LOS ANGELES, Estados Unidos, jul. 15, 2004.- Al menos 64 presuntos indocumentados fueron detenidos en los últimos dos días en el aeropuerto de Los Angeles, como parte de un nuevo operativo contra traficantes de humanos (conocidos como polleros). Autoridades de la Oficina de Inmigración y Aduanas (ICE por sus siglas en inglés) confirmaron que en un operativo piloto que durará tres semanas, fueron detenidos en dos días 64 personas, en su mayoría mexicanos.

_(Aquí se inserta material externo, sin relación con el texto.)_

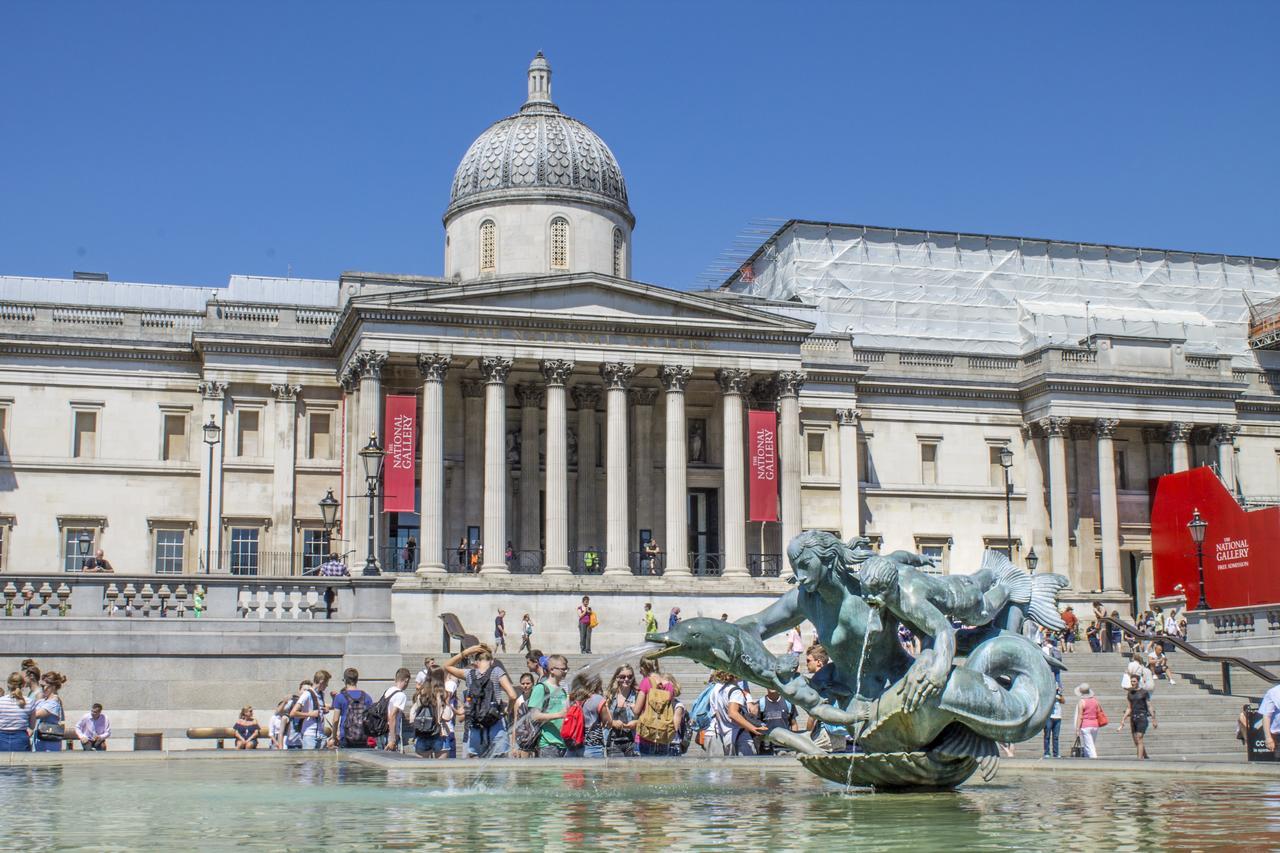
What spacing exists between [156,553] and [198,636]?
2293 cm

Como resultado del operativo anunciado por el subsecretario del Departamento de Seguridad Interna (DHS), Asa Hutchinson, a cargo de la seguridad del transporte, también se detuvieron a salvadoreños, hondureños, guatemaltecos y costarricenses.
En la operación efectuada en el aeropuerto internacional de Los Angeles participan algunos agentes de civil y otros uniformados de verde olivo de ICE y la Patrulla Fronteriza y Aduanas (CBP).

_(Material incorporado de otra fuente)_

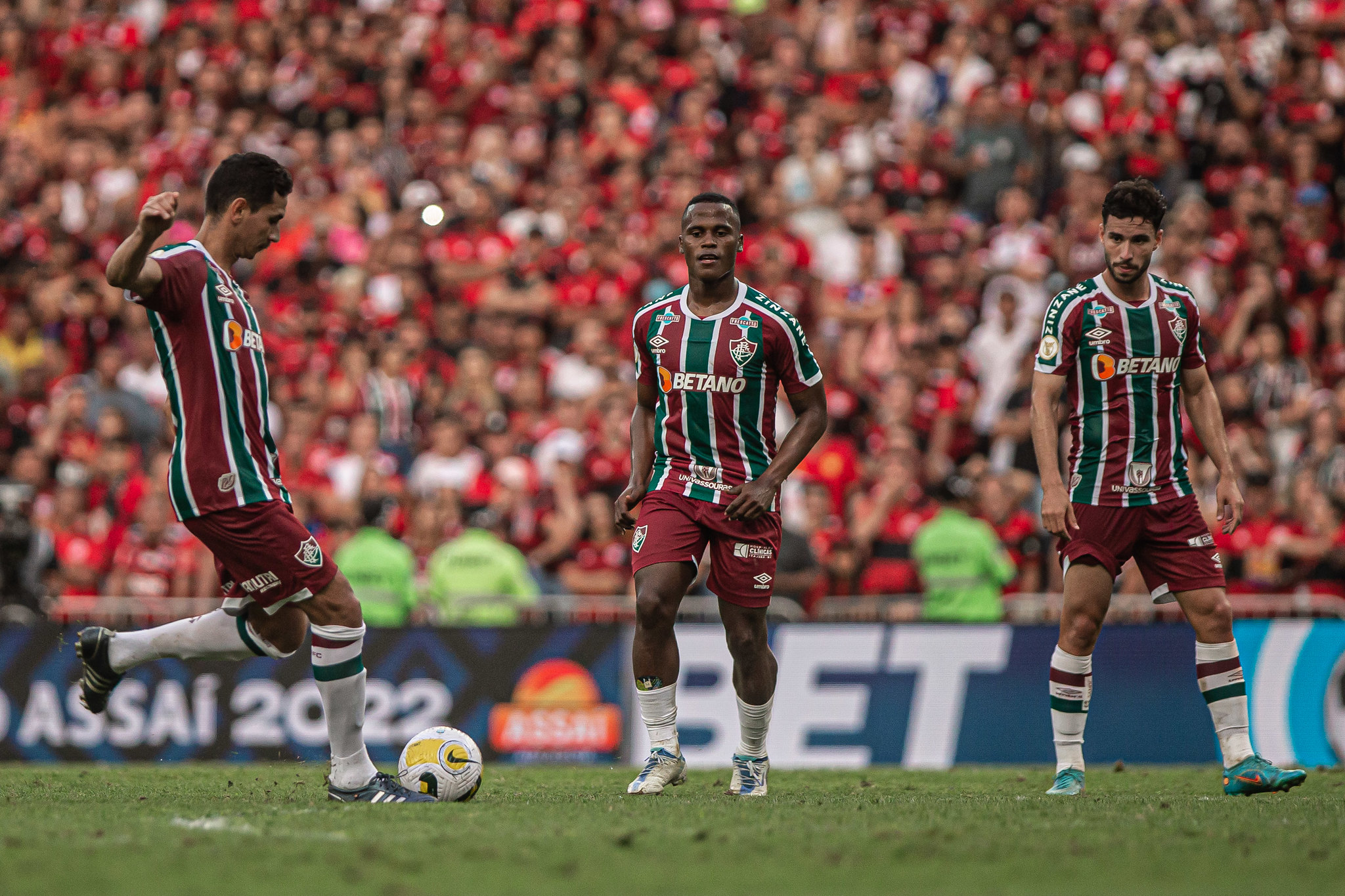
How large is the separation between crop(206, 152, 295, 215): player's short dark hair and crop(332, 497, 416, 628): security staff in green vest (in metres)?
6.36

Las autoridades federales indicaron que lejos de ser una redada contra indocumentados, la operación es una alianza entre entidades migratorias para combatir y erradicar el "tráfico humano" en este aeropuerto, que ha sido utilizado como punto intermedio y de enlace.
"Esta gente no esta haciendo nada bueno, no están ayudando a las personas y están afectando nuestra seguridad nacional", dijo Kevin Jeffery, Agente especial encargado del ICE.

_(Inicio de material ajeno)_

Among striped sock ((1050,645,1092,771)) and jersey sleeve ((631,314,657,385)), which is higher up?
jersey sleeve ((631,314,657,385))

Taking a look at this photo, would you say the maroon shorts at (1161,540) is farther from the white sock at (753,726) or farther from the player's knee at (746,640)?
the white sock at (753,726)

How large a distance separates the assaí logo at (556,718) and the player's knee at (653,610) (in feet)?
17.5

La jefa asistente del Departamento de Aduanas y Patrulla Fronteriza (CBP), Gloria Chávez, explicó que esta operación está enfocada en tres puntos esenciales.
Detener el tráfico humano que ingresa al interior del país saliendo de este aeropuerto; arrestar a sospechosos de contrabando de inmigrantes; reunir inteligencia necesaria para saber métodos que usan y desmantelar estas bandas.
"Tenemos información de que inmigrantes entran por Arizona, pasan por Phoenix y luego los traen a Los Angeles para esconderlos en casas. Después son trasladados al interior del país y salen de esta terminal", dijo Chávez.
Aclaró que no están deteniendo a las personas para preguntarles sobre sus documentos y que están trabajando con base en las informaciones de inteligencia.
"Los latinos deben saber que no queremos sembrar terror, simplemente estamos haciendo nuestro trabajo. Si una persona tiene sus documentos legales, no tienen de qué preocuparse", resaltó.